Excerpt provided -
• • •
INTRODUCTION
In economics, a recession is a business cycle contraction, a general slowdown in economic activity. During recessions, many macroeconomic indicators vary in a similar way. Production, as measured by gross domestic product (GDP), employment, investment spending, capacity utilization, household incomes, business profits, and inflation all fall, while bankruptcies and the unemployment rate rise.
Recessions generally occur when there is a widespread drop in spending, often following an adverse supply shock or the bursting of an economic bubble. Governments usually respond to recessions by adopting expansionary macroeconomic policies, such as increasing money supply, increasing government spending and decreasing taxation.
MEANING AND DEFINITION
According to an economic statistician Julius Siskin, one of the parameters of defining the recession is when there are "two down consecutive quarters of GDP".
The NBER defines an economic recession as: "a significant decline in economic activity spread across the economy, lasting more than a few months, normally visible in real GDP, real income, employment, industrial production, and wholesale-retail sales."
TYPES OF RECESSION OR SHAPES
The type and shape of recessions are distinctive. In the US, V-shaped, or short-and-sharp contractions followed by rapid and sustained recovery, occurred in 1954 and 1990–91; U-shaped (prolonged slump) in 1974–75, and W-shaped, or double-dip recessions in 1949 and 1980–82. Japan’s 1993–94 recessions was U-shaped and its 8-out-of-9 quarters of contraction in 1997–99 can be described as L-shaped. Korea, Hong Kong and South-east Asia experienced U-shaped recessions in 1997–98, although Thailand’s eight consecutive quarters of decline should be termed L-shaped.
• • •
Parts of the exercise -
- A) In two sentences, how would you sum up the text on recessions?
- B) Could you carry the text on recessions on from its last sentence?

Data under study -
• • •
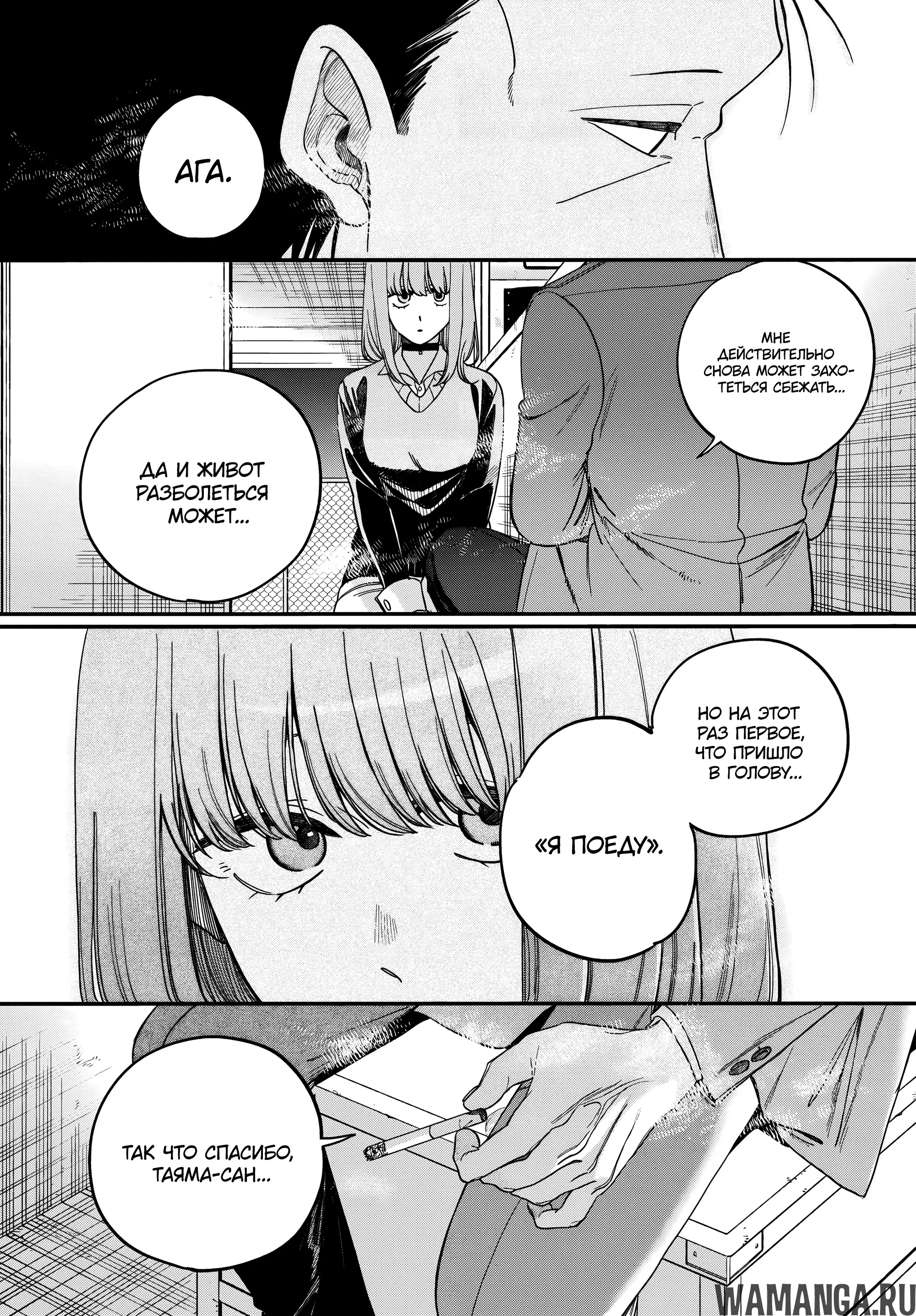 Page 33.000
• • •
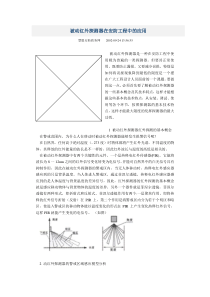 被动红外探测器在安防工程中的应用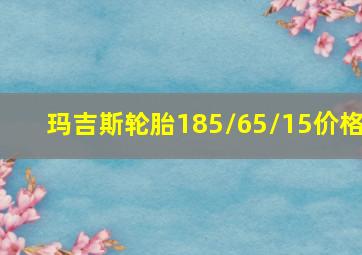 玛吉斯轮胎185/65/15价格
• • •
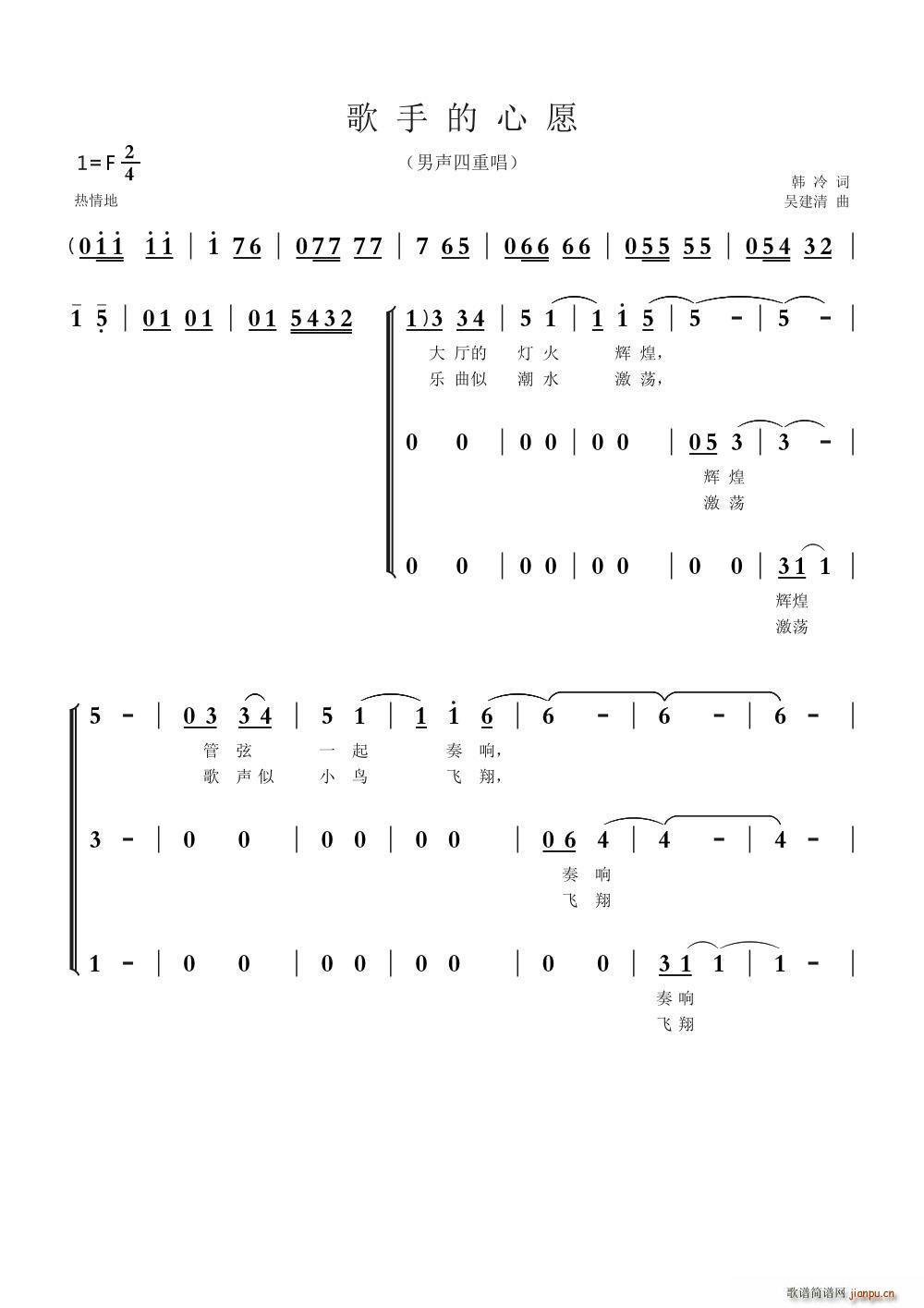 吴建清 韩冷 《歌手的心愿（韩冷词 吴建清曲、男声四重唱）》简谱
• • •
Answers for each item -
- A) A recession is a general slowdown in economic activity in which output, employment, investment, incomes, profits and inflation fall while bankruptcies and unemployment rise. It often follows a widespread drop in spending and is usually met with expansionary policies; it is defined by yardsticks such as two consecutive quarters of falling GDP or the NBER's significant, widespread decline lasting more than a few months, and it takes distinctive V, U, W or L shapes, as seen in the US, Japan and other Asian economies.

- B)
IMPACTS
Ø UNEMPLOYMENT- The full impact of a recession on employment may not be felt for several quarters. Research in Britain shows that low-skilled, low-educated workers and the young are most vulnerable to unemployment in a downturn. After recessions in Britain in the 1980s and 1990s, it took five years for unemployment to fall back to its original levels. Many companies often expect employment discrimination claims to rise during a recession.
Ø BUSINESS-Productivity tends to fall in the early stages of a recession, and then rises again as weaker firms close. The variation in profitability between firms rises sharply. Recessions have also provided opportunities for anti-competitive mergers, with a negative impact on the wider economy: the suspension of competition policy in the United States in the 1930s may have extended the Great Depression.
Ø SOCIAL EFFECTS- The living standards of people dependent on wages and salaries are more affected by recessions than those who rely on fixed incomes or welfare benefits. The loss of a job is known to have a negative impact on the stability of families, and individuals' health and well-being.
Ø BANCRUPTCIES
Ø DEFLATION
Ø CREDIT CRUNCHES
CONCLUSION- Thus from the above discussion this conclusion can be drawn that no matter whether the recession is taking place in one part of the world or the other but it has a grand global effect. It affects each and every sector directly or indirectly. When there is an imbalanced relationship between the three sectors of the economy i.e. Household sector, corporate sector and govt. sector, the recession develops. So in order to help it, there should be a balanced economy.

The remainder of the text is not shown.